** Opening Records provided block **
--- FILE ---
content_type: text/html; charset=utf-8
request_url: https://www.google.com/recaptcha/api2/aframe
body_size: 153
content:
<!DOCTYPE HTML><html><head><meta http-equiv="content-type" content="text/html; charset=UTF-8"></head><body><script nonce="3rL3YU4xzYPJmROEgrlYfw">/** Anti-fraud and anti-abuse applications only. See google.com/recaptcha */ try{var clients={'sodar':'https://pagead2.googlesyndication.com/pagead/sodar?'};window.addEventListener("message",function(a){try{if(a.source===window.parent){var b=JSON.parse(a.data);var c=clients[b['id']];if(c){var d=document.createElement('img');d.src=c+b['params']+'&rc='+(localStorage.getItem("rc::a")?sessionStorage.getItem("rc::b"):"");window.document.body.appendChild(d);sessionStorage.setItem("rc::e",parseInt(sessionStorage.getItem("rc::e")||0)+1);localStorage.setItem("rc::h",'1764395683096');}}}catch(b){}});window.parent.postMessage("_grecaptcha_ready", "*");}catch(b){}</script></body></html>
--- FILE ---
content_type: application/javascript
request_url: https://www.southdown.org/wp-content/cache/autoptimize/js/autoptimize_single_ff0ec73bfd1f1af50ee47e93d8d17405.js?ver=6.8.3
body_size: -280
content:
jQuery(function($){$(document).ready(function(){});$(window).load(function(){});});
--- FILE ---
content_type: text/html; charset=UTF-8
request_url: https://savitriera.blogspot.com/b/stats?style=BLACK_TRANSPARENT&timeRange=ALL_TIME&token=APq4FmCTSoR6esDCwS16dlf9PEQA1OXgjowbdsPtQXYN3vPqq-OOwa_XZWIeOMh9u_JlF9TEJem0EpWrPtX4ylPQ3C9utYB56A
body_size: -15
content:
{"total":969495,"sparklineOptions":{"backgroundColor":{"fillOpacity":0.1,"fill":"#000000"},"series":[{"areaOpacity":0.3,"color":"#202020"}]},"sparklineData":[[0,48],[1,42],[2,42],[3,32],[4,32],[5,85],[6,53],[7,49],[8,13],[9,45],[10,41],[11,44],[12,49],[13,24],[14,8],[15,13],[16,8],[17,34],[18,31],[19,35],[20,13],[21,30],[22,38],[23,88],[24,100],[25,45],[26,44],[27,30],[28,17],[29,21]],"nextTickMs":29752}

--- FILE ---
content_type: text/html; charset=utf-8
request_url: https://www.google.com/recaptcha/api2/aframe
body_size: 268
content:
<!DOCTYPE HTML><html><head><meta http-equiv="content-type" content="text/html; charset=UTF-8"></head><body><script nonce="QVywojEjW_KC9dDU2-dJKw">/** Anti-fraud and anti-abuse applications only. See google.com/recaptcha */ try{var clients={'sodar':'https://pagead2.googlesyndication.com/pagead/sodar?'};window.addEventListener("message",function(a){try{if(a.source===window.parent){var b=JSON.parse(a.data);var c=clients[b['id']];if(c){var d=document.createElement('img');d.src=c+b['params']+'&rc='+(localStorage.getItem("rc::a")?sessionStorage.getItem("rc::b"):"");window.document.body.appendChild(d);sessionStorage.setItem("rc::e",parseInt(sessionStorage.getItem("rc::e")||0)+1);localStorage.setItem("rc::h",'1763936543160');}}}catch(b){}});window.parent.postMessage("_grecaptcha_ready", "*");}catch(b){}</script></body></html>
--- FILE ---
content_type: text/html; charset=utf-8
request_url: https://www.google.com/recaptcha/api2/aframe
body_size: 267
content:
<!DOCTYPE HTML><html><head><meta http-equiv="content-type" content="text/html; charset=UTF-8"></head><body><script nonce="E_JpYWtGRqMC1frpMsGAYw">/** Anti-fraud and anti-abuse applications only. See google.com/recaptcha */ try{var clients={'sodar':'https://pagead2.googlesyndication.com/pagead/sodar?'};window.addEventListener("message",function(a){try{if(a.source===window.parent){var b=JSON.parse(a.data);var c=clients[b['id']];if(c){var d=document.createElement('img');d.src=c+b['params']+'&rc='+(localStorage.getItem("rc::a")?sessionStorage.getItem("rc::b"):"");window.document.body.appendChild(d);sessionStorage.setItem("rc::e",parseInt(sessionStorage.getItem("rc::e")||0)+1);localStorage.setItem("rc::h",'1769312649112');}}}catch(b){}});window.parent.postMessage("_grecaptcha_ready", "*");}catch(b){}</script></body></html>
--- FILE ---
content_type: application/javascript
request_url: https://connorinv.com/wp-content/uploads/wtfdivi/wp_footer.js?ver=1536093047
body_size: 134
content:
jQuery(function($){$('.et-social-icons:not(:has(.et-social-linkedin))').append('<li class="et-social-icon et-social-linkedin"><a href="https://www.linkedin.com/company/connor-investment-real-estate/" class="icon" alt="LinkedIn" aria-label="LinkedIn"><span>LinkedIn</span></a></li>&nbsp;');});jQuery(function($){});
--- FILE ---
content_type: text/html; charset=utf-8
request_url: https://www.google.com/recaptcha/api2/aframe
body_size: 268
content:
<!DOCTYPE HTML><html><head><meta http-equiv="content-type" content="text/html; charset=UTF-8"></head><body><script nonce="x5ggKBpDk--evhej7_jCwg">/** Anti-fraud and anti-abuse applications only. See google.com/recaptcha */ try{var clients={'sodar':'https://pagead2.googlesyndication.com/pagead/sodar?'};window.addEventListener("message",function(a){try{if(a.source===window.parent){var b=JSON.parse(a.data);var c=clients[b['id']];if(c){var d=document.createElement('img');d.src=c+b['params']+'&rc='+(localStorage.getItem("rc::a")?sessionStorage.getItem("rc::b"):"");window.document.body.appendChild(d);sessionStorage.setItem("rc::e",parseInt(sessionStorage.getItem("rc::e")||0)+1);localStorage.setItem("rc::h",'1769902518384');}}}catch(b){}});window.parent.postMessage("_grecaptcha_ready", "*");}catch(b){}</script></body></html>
** Closing Records provided block **
→ **Required action**: Show each line in the entries that holds the string "jQuery".

→ **Completed task**:
jQuery(function($){$(document).ready(function(){});$(window).load(function(){});});
jQuery(function($){$('.et-social-icons:not(:has(.et-social-linkedin))').append('<li class="et-social-icon et-social-linkedin"><a href="https://www.linkedin.com/company/connor-investment-real-estate/" class="icon" alt="LinkedIn" aria-label="LinkedIn"><span>LinkedIn</span></a></li>&nbsp;');});jQuery(function($){});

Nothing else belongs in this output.